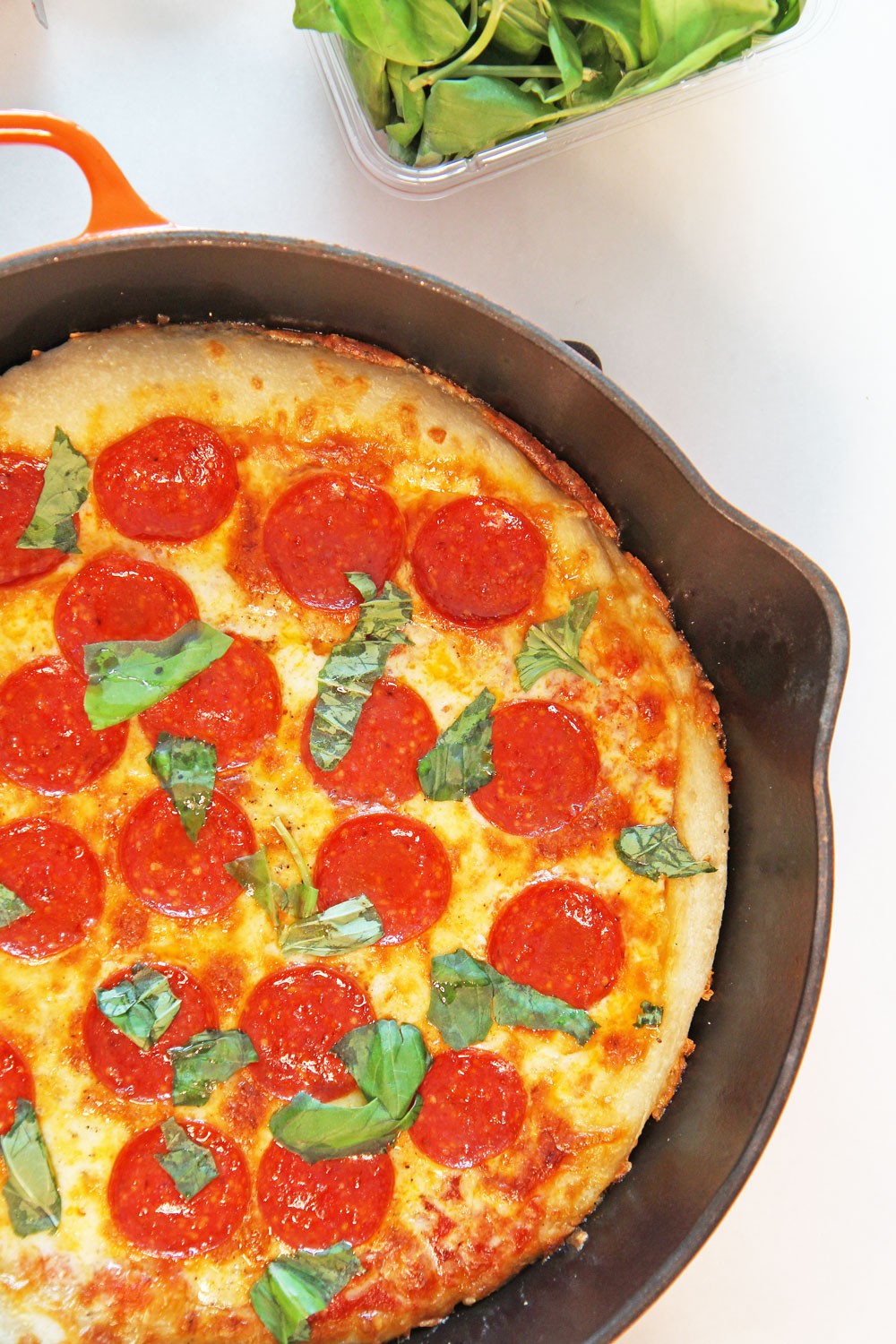 How to Make Pizza in a Cast Iron Pan. This is super easy. Just get pizza dough, marinara, mozzarella cheese, pepperoni, and basil. Pizza making is so easy and this tastes just like NYC pizza. Happy cooking! www.ChopHappy.com #howtomakepizza #pizza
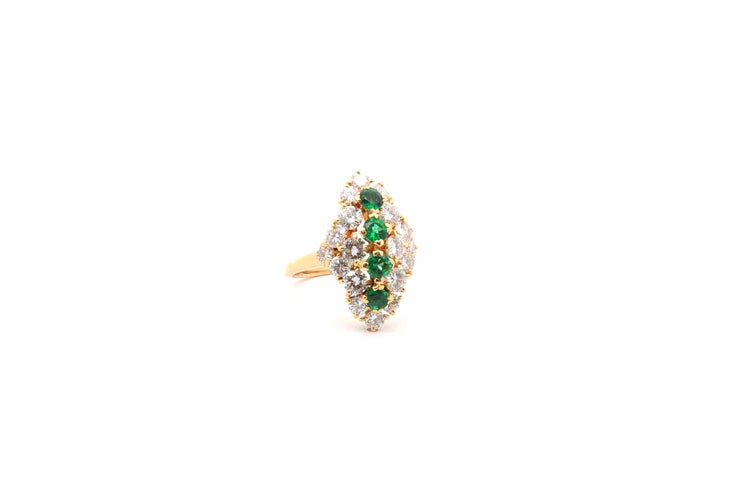 Bague 53 Bague vintage en or jaune 18k avec émeraudes et diamants 58 Facettes 26525dv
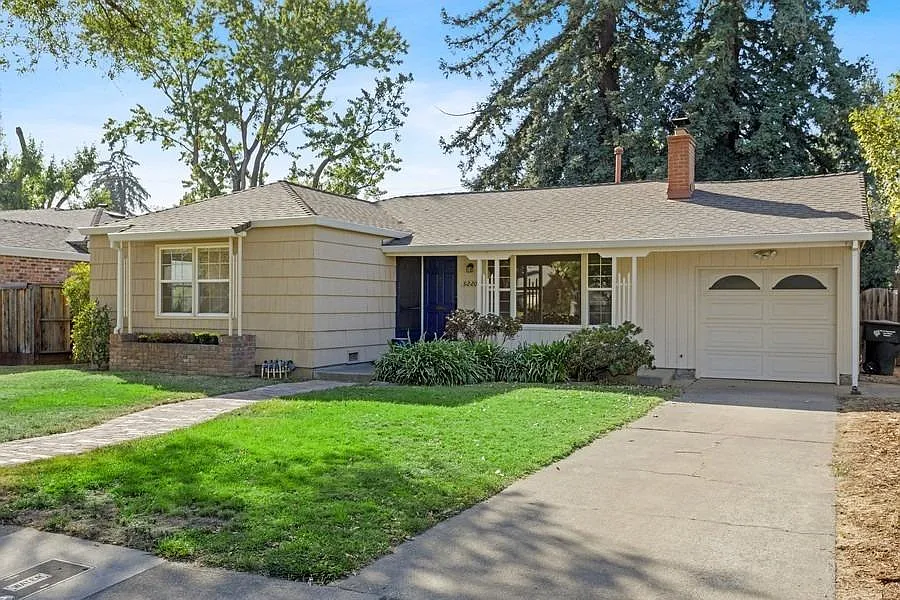 5220 Harte Way photo 1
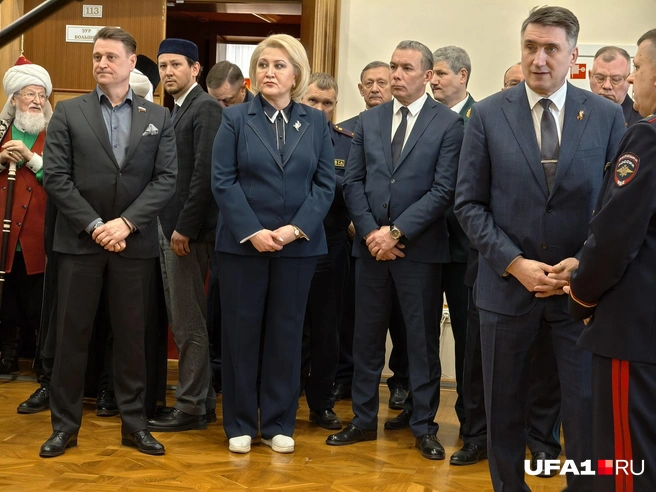 Лилия Гумерова&nbsp;— справа/ слева&nbsp;— Олег Голов, сенаторы Совета Федерации от Башкирии | Источник: Булат Салихов / UFA1.RU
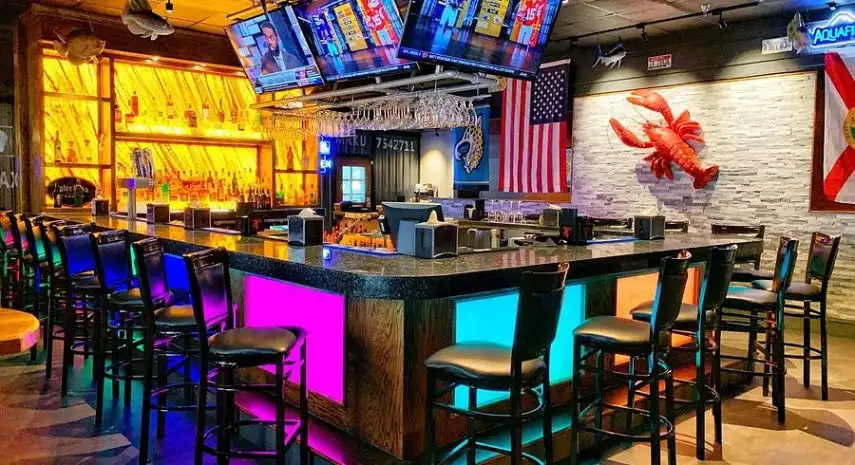 Hook & Reel Cajun Seafood Franchise Opportunities image 2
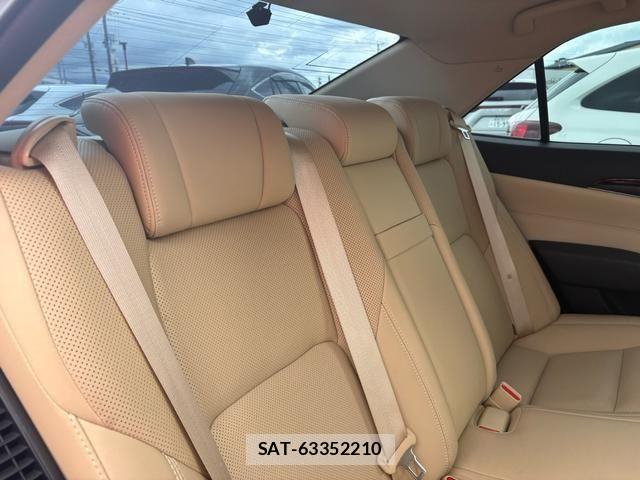 Toyota CROWN SEDAN 2018-10 7326388-9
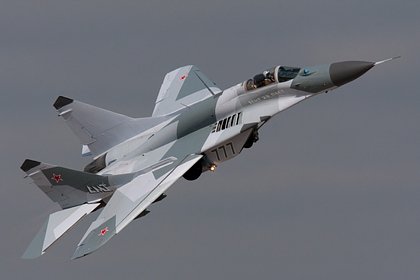 МиГ-29 сопроводил приближавшийся к российской границе норвежский самолет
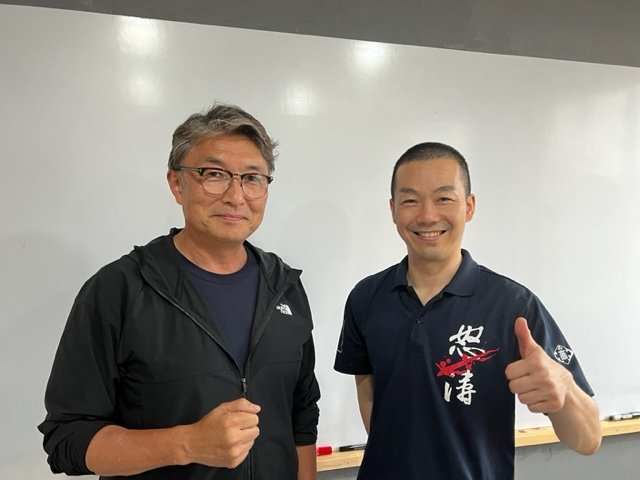 岩本さん(右)と筆者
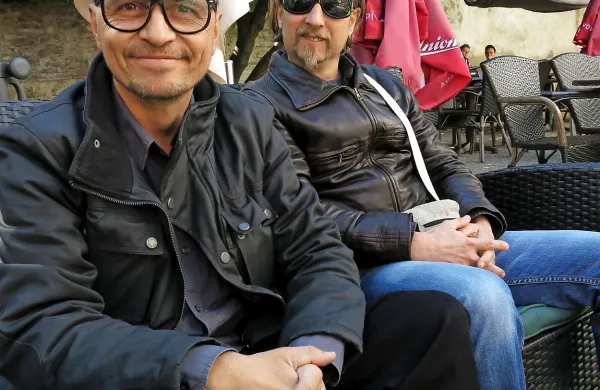 Nikola Sekulović (levo) in Marko Turk - Tučo napovedujeta, da bo druga  
polovica novega albuma DNA D pometla s starimi pravili. 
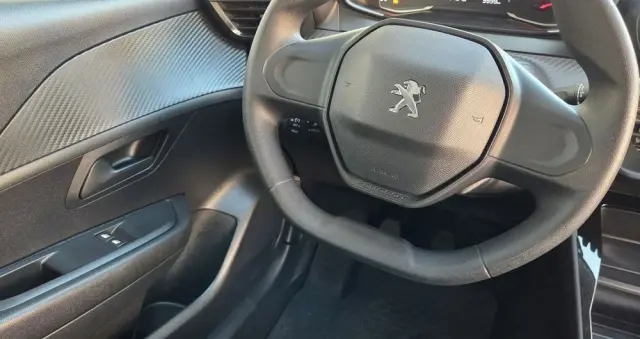 PEUGEOT 208 1.2 PureTech Like S&S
************
▸ What you have to do: In the listing above, find the line with "Bague 53 Bague" and the line with "polovica novega albuma". Copy both of them and every line between, exactly, but not the pictures.

▸ Finished exercise:
 Bague 53 Bague vintage en or jaune 18k avec émeraudes et diamants 58 Facettes 26525dv
 5220 Harte Way photo 1
 Лилия Гумерова&nbsp;— справа/ слева&nbsp;— Олег Голов, сенаторы Совета Федерации от Башкирии | Источник: Булат Салихов / UFA1.RU
 Hook & Reel Cajun Seafood Franchise Opportunities image 2
 Toyota CROWN SEDAN 2018-10 7326388-9
 МиГ-29 сопроводил приближавшийся к российской границе норвежский самолет
 岩本さん(右)と筆者
 Nikola Sekulović (levo) in Marko Turk - Tučo napovedujeta, da bo druga  
polovica novega albuma DNA D pometla s starimi pravili. 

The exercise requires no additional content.